Eso lleva a concluir que después de un mes de nada sirvió ganar en
Bolivia. De nada sirvió traer tres puntos desde más de 3.600 metros si íbamos a
perder cinco al nivel del mar.
De nada sirvió ir arriba en el marcador en los primeros 45, si en la
parte final le íbamos a regalar la pelota al rival para que nos empatara o nos
ganara.
De nada sirvió que el Metropolitano se llenara con 46.792 personas que
esperaban ver una victoria y que le dieron una segunda oportunidad a su selección
luego del fiasco ante Venezuela.
De nada sirvió jugar a las 4 p.m. y aprovechar el clima de Barranquilla,
para debilitar a los argentinos, si unos minutos antes de las 6 p.m. los que
sacaban la lengua eran los colombianos.
¿Sirvió de algo escuchar a Gustavo Bolívar decir que Lionel Messi era un
jugador “común y corriente”? Que ese jugador “común y corriente", sin la
brillantez que lo caracteriza en el Barcelona, desnudó los errores de un equipo
que ilusionaba a más de 40 millones de personas que pensaban que con Leonel,
Brasil 2014 ya estaba muy cerca.
En la sexta posición de la Eliminatoria lo que le queda a Colombia es
replantear, trabajar y mejorar muchos aspectos en los siete meses de para que
tiene la carrera hacia Brasil.

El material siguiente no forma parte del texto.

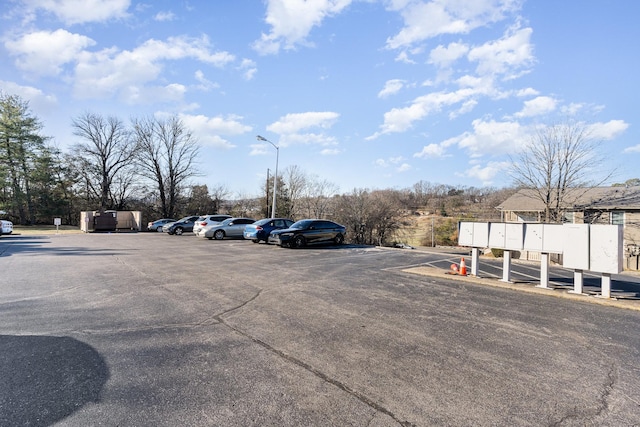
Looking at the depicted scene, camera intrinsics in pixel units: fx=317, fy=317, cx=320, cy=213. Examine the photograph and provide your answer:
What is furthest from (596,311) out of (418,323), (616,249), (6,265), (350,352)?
(6,265)

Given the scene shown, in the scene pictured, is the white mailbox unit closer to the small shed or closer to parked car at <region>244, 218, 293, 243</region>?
parked car at <region>244, 218, 293, 243</region>

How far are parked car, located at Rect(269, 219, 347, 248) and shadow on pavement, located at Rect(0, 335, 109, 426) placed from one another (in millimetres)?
12820

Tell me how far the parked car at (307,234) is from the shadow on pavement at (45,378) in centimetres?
1282

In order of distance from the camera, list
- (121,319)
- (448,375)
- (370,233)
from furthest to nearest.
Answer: (370,233) < (121,319) < (448,375)

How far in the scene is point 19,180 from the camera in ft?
138

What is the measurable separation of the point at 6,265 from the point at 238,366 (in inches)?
451

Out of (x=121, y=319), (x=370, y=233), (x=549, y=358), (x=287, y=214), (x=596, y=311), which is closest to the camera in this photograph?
(x=549, y=358)

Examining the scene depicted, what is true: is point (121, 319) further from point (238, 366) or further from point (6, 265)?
point (6, 265)

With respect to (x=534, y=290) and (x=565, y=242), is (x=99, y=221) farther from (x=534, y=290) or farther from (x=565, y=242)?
(x=565, y=242)

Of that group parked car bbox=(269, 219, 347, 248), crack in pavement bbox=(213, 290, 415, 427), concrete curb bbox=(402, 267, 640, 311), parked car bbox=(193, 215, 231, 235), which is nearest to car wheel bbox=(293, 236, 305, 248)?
parked car bbox=(269, 219, 347, 248)

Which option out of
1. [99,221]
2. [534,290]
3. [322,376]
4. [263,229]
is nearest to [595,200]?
[534,290]

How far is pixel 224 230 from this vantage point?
22.6 metres

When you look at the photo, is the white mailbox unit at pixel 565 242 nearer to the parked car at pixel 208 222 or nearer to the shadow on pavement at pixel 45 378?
the shadow on pavement at pixel 45 378

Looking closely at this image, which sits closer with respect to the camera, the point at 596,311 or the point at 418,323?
the point at 418,323
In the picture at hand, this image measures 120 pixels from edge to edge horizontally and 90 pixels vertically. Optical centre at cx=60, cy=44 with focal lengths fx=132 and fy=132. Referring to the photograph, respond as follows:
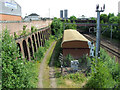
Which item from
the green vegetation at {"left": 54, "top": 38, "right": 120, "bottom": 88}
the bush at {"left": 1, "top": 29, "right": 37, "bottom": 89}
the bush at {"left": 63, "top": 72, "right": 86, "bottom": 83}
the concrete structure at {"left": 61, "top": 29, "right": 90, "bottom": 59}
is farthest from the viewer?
the concrete structure at {"left": 61, "top": 29, "right": 90, "bottom": 59}

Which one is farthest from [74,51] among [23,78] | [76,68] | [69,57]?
[23,78]

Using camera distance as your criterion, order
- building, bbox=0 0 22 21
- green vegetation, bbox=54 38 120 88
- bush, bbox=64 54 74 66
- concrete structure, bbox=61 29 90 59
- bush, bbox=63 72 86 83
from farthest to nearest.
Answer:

Revisar los errores individuales de Ospina,
Yepes, Aguilar, Bolívar (especialmente a
la hora de hablar con la prensa).
De antemano les digo: de nada servirá preparar la eliminatoria si se
juega contra Jamaica, Guatemala, Trinidad y Tobago, Honduras en Miami, New
Jersey, Houston o Los Ángeles, sabiendo que los rivales del patio suramericano son mejores equipos y se vienen Perú y Ecuador.
La otra fecha Fifa es en febrero y lo más
indicado es pensar con quien se juega y a quienes se convoca.